Catatan Akhir Tahun 2016 AJI: Dalam Tekanan Rezim, Kekerasan terhadap Jurnalis Meningkat

Ketua AJI Indonesia, Suwarjono (kiri) dan Sekjen AJI, Arfi Bambani (Foto: suara.com)
Bagikan/Suka/Tweet:

Semua persoalan itu diawali dengan penetapan UU ITE hasil revisi yang sudah disetujui oleh Dewan Perwakilan Rakyat (DPR) dan Pemerintah RI, pada 27 Oktober 2016 dan mulai berlaku pada 28 November 2016. Dalam UU hasil revisi itu, ada 4 (empat) perubahan mendasar. Yakni: Penambahan pasal 26 tentang hak untuk dilupakan atau the right to be forgoten. Penambahan ayat baru di pasal 40 tentang penambahan kewenangan pemerintah menghapus dokumen elektronik, bila dinilai menyebarkan konten informasi yang dinilai melanggar UU. Penegasan tafsir tentang Pasal 5 yang menjelaskan dokumen elektronik bisa menjadi alat bukti yang sah di pengadilan. Dan yang terakhir menyangkut pemotongan masa hukuman dan denda, diturunkan dari paling lama 6 tahun menjadi 4 tahun.
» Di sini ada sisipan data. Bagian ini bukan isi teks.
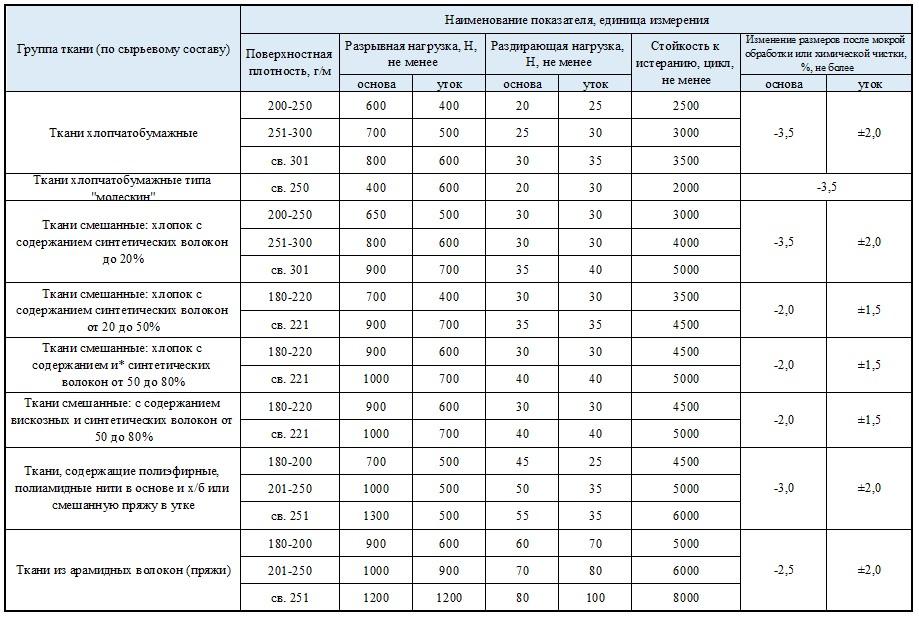 Нормативные значения показателей физико-механических свойств тканей для спецодежды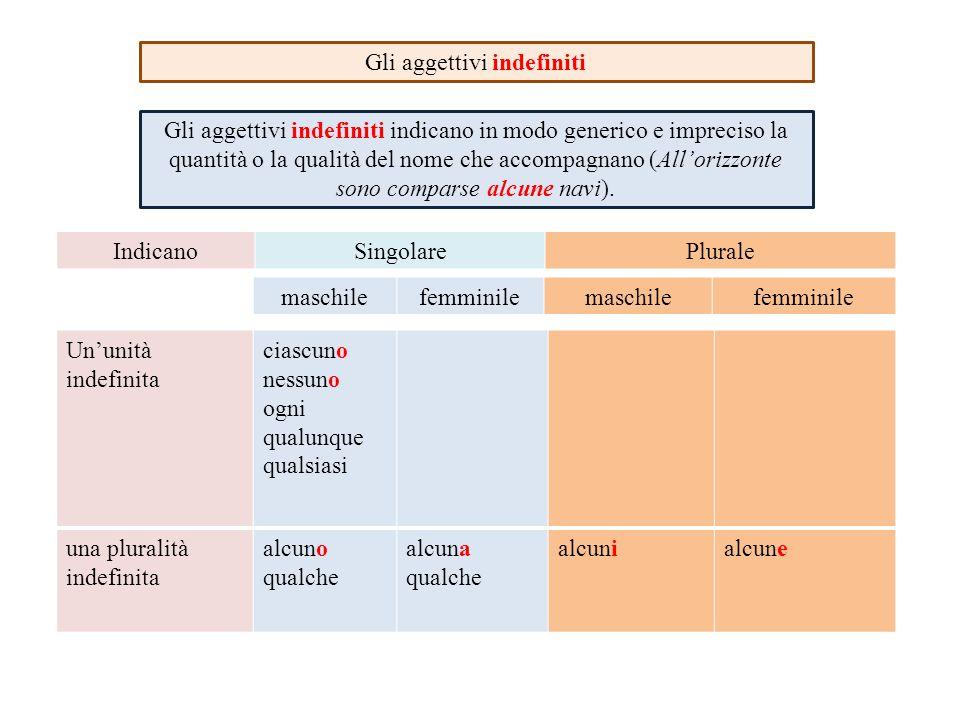 Gli aggettivi indefiniti Gli aggettivi indefiniti indicano in modo generico e impreciso la quantità o la qualità del nome che accompagnano (All'orizzo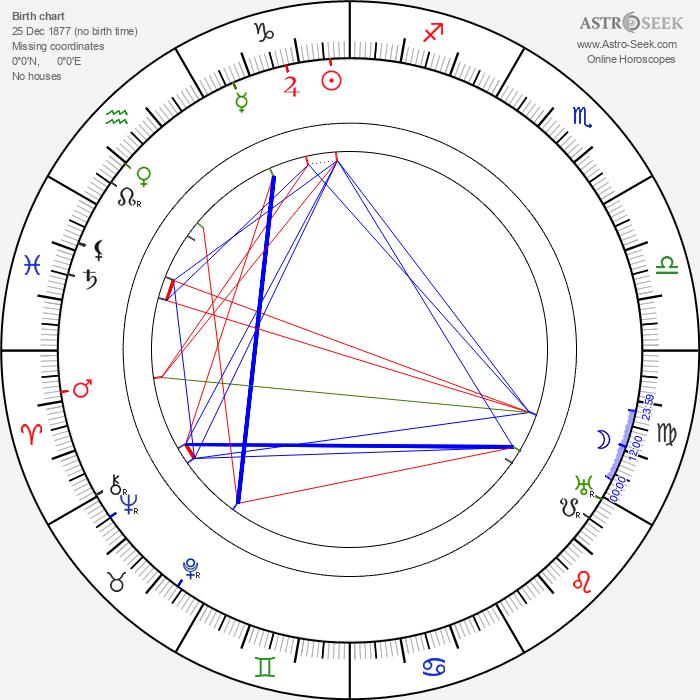 Gabriela Horvátová - Astrology Natal Birth Chart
Terkait kebebasan pers dan kebebasan berekspresi, hadirnya poin 2 (dua) revisi UU ITE terbukti menjadi penyebab ditutupnya media mainstream, SuaraPapua.com. Website berita itu dinilai menyebarkan informasi yang dianggap melanggar undang-undang, pornografi, SARA, terorisme, pencemaran nama baik, dan lainnya. AJI mengecam keras kebijakan Kemenkominfo ini. Bagi kami, pemblokiran itu merupakan tindakan bredel terhadap media pers, dan melanggar ketentuan Undang-undang Nomor 40 Tahun 1999 tentang Pers.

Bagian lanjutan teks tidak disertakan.